第二次世界大戦下、多くのユダヤ人難民を救った“命のビザ”で知られる外交官・杉原千畝の半生を描く伝記映画。
ただし、いわゆるお涙ちょうだいのベタベタの感動作ではない。
かわいそうな難民に同情したスバラシイ日本人が、スバラシイ善行を行って泣かせる映画を期待してゆくと、驚かされる事になるだろう。
これは緻密な情報収集を通じて真実を知ってしまった男の、リアリスト故のヒューマニズムの発露を描く物語なのである。

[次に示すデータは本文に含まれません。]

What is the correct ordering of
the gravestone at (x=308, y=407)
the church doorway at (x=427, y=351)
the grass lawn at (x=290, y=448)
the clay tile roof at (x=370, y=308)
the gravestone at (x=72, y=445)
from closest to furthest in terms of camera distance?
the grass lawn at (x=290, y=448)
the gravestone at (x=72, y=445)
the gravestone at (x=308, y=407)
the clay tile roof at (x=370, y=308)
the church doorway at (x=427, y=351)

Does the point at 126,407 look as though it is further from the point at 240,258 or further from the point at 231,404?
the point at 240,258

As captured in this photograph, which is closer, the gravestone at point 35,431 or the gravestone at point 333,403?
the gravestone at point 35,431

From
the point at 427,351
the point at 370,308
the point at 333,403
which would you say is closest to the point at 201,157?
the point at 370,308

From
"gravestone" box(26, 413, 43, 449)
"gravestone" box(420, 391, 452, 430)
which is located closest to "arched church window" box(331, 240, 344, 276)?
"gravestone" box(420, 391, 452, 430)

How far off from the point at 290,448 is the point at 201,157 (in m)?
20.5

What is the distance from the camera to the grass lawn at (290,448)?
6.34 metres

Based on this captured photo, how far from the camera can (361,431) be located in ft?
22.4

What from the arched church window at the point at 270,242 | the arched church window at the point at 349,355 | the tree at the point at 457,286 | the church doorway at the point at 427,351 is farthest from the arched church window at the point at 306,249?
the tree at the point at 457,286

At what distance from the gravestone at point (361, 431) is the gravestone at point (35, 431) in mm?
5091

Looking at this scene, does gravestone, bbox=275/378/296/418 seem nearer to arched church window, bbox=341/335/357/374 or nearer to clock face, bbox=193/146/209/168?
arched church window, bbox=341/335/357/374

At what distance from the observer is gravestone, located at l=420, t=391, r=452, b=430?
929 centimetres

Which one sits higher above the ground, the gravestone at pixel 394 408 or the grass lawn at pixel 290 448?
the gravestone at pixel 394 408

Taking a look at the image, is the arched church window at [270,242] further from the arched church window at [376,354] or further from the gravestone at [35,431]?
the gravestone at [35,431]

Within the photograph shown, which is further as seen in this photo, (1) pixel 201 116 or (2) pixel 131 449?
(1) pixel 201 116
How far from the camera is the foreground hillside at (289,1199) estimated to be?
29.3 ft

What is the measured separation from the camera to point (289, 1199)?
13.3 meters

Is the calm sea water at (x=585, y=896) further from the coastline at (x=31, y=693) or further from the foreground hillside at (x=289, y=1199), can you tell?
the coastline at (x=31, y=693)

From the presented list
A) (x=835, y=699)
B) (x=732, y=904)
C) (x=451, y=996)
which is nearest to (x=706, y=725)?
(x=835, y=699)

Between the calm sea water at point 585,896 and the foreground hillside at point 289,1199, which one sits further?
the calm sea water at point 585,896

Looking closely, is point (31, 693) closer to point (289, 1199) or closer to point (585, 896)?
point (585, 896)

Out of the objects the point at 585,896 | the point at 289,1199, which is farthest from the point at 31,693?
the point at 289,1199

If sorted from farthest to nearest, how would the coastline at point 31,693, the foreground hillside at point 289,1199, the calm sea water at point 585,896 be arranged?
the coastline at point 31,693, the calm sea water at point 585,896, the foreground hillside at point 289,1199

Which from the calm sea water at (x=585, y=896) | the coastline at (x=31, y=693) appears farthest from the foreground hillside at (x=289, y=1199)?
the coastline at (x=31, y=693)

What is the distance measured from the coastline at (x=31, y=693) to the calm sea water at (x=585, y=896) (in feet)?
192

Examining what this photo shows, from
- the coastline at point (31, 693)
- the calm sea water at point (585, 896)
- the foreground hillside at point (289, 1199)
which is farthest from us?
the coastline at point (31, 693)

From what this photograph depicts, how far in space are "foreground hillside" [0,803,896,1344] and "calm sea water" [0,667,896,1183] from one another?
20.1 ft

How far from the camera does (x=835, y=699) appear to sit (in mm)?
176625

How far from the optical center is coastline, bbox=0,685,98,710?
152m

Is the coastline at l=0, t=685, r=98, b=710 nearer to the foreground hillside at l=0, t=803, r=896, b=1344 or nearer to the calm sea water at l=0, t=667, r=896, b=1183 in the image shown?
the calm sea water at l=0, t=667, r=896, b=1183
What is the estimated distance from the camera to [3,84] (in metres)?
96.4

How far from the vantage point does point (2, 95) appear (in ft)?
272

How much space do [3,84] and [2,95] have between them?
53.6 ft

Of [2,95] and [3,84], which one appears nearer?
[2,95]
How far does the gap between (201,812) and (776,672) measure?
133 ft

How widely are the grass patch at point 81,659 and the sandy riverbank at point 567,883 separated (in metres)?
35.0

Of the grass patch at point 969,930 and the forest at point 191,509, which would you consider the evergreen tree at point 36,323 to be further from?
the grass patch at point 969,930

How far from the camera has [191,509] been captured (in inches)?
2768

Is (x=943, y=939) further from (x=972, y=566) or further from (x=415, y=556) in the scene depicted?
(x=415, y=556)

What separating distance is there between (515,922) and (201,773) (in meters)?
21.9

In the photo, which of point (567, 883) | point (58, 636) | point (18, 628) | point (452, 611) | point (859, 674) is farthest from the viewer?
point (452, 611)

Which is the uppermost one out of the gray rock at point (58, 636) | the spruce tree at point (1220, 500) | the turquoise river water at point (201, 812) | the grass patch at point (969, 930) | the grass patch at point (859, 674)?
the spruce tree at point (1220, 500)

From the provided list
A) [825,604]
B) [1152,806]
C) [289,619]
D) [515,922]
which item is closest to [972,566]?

また同時に、当時の日本のインテリジェンスに迫った、ある種のスパイ映画とも言えるユニークな作品だ。
監督は日本版「サイドウェイズ」や、「太平洋の奇跡-フォックスと呼ばれた男-」の米国側パートで知られる、チェリン・グラックが務める。

外交官の杉原千畝(唐沢寿明)は、満州での諜報活動でソ連を出し抜き、北満鉄道を大幅に安い値段で手に入れる事に成功。
だが関東軍の裏切りによって仲間を失い、さらに千畝の能力を危険視したソ連当局によって、念願だったモスクワ大使館勤務を拒否されてしまう。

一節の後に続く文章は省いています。